§ **The problem**: What do the lines say from the one containing "At what distance" to the end of the records? Restate them word for word, and only those.

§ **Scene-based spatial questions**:
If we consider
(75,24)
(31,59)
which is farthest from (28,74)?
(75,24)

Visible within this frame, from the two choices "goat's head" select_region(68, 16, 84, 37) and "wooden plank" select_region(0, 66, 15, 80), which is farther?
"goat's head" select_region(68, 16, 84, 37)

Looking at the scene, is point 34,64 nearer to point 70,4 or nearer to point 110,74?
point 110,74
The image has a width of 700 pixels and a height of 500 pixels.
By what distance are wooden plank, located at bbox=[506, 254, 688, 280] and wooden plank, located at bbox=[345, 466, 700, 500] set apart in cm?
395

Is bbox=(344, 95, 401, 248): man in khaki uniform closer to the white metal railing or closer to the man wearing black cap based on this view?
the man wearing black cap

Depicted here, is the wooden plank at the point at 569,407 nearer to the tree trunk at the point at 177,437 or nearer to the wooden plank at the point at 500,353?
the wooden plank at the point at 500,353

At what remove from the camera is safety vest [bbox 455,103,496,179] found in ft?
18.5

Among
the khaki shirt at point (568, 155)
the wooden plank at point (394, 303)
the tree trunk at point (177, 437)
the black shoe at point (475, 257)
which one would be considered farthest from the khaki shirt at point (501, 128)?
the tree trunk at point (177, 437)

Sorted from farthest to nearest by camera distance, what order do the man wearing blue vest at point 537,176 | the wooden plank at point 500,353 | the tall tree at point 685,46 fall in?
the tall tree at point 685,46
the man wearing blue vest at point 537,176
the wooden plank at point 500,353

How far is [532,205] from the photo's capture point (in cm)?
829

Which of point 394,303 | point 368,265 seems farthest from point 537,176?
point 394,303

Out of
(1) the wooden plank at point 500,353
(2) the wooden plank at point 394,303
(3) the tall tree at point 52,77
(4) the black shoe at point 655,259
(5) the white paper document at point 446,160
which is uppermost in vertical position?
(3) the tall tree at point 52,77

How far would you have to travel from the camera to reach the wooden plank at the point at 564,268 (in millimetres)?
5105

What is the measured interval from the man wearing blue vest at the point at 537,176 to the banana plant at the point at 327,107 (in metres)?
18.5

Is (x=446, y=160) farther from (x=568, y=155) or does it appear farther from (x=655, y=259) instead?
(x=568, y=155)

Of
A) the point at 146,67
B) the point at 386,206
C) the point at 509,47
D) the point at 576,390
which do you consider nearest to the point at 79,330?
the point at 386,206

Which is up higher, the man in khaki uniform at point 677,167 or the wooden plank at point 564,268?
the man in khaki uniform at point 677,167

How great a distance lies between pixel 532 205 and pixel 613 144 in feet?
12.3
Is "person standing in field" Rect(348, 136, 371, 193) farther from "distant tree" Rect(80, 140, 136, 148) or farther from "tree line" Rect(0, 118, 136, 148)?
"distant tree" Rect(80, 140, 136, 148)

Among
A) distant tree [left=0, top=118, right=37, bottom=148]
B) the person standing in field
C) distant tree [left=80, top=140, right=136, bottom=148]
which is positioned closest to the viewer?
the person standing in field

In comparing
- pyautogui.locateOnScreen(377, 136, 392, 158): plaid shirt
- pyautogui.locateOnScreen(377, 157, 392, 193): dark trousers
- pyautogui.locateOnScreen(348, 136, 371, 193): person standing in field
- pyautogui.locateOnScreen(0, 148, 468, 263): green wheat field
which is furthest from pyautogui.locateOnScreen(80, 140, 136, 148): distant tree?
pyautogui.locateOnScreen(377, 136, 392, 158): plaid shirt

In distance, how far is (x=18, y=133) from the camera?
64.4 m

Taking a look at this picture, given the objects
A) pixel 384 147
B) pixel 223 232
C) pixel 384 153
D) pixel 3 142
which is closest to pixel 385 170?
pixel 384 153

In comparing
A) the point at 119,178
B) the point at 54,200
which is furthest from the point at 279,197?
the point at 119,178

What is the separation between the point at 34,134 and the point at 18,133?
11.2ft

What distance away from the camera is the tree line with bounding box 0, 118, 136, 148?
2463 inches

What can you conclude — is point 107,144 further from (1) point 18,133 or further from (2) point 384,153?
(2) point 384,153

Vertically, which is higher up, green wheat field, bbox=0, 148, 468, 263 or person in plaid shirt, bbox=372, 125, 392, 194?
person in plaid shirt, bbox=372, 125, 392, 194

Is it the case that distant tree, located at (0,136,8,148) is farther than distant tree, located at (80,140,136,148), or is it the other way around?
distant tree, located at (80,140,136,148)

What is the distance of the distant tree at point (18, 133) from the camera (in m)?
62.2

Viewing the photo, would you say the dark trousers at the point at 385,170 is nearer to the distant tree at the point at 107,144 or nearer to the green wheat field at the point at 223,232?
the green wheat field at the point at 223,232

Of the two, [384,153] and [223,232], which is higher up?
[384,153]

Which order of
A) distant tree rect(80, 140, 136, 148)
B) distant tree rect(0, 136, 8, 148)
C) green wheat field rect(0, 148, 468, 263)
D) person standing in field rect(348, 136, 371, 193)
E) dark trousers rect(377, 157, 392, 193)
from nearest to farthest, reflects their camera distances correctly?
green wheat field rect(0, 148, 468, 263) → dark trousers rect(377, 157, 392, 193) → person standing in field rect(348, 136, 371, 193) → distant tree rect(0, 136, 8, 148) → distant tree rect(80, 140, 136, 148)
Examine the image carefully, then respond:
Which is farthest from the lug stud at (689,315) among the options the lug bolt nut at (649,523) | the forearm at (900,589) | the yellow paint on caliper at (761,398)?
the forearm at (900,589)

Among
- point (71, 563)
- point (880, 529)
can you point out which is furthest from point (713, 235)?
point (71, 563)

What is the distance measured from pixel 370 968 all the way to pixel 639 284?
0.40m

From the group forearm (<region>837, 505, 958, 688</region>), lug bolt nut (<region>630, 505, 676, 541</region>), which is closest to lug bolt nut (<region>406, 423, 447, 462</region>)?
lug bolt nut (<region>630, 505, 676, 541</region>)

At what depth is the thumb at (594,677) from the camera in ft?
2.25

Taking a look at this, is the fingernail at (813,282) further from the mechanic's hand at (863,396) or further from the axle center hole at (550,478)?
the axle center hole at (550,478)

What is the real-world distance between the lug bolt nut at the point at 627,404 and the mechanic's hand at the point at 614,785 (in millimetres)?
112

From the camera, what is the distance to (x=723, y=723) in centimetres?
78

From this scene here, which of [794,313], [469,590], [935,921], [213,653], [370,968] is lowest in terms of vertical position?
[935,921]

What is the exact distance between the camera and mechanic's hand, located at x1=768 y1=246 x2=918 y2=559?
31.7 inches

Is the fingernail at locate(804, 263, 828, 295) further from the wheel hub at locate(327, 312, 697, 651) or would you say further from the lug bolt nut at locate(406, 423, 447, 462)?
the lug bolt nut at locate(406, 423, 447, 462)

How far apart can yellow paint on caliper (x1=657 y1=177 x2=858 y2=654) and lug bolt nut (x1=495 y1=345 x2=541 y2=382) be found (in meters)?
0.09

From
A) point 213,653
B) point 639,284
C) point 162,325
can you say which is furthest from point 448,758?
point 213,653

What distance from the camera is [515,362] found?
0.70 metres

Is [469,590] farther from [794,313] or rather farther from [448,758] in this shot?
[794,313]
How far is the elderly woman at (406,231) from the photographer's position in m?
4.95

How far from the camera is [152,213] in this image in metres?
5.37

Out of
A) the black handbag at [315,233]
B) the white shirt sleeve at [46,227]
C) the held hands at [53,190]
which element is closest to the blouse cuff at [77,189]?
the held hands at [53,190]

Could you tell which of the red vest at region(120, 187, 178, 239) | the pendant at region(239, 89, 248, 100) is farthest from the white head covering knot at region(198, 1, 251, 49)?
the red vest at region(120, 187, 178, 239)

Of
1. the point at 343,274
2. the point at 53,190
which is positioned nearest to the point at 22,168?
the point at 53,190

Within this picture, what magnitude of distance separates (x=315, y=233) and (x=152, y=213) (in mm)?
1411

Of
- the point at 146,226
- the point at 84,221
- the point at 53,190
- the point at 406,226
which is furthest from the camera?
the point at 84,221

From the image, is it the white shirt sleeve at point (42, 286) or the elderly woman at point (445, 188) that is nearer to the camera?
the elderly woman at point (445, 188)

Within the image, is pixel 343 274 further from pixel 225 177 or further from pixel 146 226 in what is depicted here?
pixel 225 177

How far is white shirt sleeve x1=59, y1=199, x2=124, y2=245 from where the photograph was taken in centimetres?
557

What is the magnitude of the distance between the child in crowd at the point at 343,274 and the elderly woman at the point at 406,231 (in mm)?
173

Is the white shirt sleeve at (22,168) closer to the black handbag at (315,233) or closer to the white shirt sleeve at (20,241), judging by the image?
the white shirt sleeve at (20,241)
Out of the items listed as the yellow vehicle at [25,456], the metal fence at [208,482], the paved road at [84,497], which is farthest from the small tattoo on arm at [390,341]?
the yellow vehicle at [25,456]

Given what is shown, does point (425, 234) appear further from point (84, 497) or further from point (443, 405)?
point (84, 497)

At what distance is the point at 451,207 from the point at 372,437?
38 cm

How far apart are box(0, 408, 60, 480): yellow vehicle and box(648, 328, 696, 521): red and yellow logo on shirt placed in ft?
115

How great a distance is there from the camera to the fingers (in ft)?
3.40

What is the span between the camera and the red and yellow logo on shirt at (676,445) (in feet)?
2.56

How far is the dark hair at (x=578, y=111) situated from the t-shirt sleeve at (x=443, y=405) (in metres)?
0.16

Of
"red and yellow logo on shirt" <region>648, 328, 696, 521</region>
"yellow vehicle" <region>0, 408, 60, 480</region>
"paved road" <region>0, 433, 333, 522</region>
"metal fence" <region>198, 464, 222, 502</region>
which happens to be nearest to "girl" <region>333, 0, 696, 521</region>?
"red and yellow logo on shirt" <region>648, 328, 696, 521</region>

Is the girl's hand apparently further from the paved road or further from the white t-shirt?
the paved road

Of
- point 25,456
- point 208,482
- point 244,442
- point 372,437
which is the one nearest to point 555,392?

§ **Solution to this task**:
At what distance is the point at 451,207 from the point at 372,437?
38 cm

How far apart are box(0, 408, 60, 480): yellow vehicle and box(648, 328, 696, 521): red and yellow logo on shirt placed in ft?
115

How great a distance is there from the camera to the fingers (in ft)?
3.40

What is the span between the camera and the red and yellow logo on shirt at (676,445) (in feet)?
2.56

How far is the dark hair at (x=578, y=111) situated from the t-shirt sleeve at (x=443, y=405) (in metres)?
0.16

Of
"red and yellow logo on shirt" <region>648, 328, 696, 521</region>
"yellow vehicle" <region>0, 408, 60, 480</region>
"paved road" <region>0, 433, 333, 522</region>
"metal fence" <region>198, 464, 222, 502</region>
which happens to be nearest to "girl" <region>333, 0, 696, 521</region>?
"red and yellow logo on shirt" <region>648, 328, 696, 521</region>

Is the girl's hand apparently further from the paved road or further from the white t-shirt?
the paved road

Of
- point 25,456
- point 208,482
- point 244,442
- point 372,437
which is the one nearest to point 555,392?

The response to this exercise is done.